> Arbeitsauftrag A: Welche Zahlenangaben stehen im ersten Absatz des Artikels über neue Medikamente? Nennen Sie alle.
> Arbeitsauftrag B: Schreiben Sie aus dem Artikel über neue Medikamente den Abschnitt von "23 Medikamente mit" bis "Mal aus. (imago/STPP)" wortgetreu ab.

> Untersuchter Text:

━━━━━━━━━━

23 Medikamente mit neuen Wirkstoffen oder Wirkstoffkombinationen gelangten 2013 erstmals auf den deutschen Markt. Ein messbarer Zusatznutzen - im Vergleich zu schon vorhandenen Medikamenten - lässt sich nur bei zehn dieser Medikamente ausmachen. Das ist das Ergebnis des neuen Innovationsreports, an dem die Techniker Krankenkasse beteiligt ist.

Von Dieter Nürnberger | 07.09.2016
    Ein Arzt hält Tabletten in der Hand.
    Teuer, aber wirkungslos? Eine Studie der Techniker Krankenkasse macht diese Tendenz bei neuen Medikamenten zum wiederholten Mal aus. (imago/STPP)
    Die meisten der 23 neuen Medikamente sind onkologische Präparate, sie werden bei der Krebsbehandlung eingesetzt. Doch bringen sie dem Patienten auch wirklich einen Durchbruch bei der Therapie?

━━━━━━━━━━

Datensatzeinträge:
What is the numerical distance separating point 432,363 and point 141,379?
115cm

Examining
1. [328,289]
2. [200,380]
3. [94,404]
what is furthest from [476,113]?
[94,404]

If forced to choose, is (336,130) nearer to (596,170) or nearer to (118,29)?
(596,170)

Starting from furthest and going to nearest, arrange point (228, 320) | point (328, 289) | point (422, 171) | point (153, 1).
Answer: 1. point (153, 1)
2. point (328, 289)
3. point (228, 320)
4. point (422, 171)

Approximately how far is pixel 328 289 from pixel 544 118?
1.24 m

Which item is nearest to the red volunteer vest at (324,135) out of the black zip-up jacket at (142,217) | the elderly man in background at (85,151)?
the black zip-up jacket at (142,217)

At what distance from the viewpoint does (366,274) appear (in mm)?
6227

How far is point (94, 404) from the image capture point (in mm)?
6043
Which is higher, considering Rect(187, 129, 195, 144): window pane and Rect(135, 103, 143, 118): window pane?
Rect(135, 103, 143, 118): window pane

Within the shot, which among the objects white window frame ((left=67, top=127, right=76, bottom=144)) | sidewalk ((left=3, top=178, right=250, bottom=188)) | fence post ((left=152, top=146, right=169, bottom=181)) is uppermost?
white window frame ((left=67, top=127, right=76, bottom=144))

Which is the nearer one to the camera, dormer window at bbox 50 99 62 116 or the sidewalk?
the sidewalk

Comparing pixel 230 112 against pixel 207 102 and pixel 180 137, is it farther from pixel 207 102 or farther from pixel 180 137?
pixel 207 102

━━━━━━━━━━

> Erwartete Ausgabe A: 23, 2013, zehn

> Erwartete Ausgabe B:
23 Medikamente mit neuen Wirkstoffen oder Wirkstoffkombinationen gelangten 2013 erstmals auf den deutschen Markt. Ein messbarer Zusatznutzen - im Vergleich zu schon vorhandenen Medikamenten - lässt sich nur bei zehn dieser Medikamente ausmachen. Das ist das Ergebnis des neuen Innovationsreports, an dem die Techniker Krankenkasse beteiligt ist.

Von Dieter Nürnberger | 07.09.2016
    Ein Arzt hält Tabletten in der Hand.
    Teuer, aber wirkungslos? Eine Studie der Techniker Krankenkasse macht diese Tendenz bei neuen Medikamenten zum wiederholten Mal aus. (imago/STPP)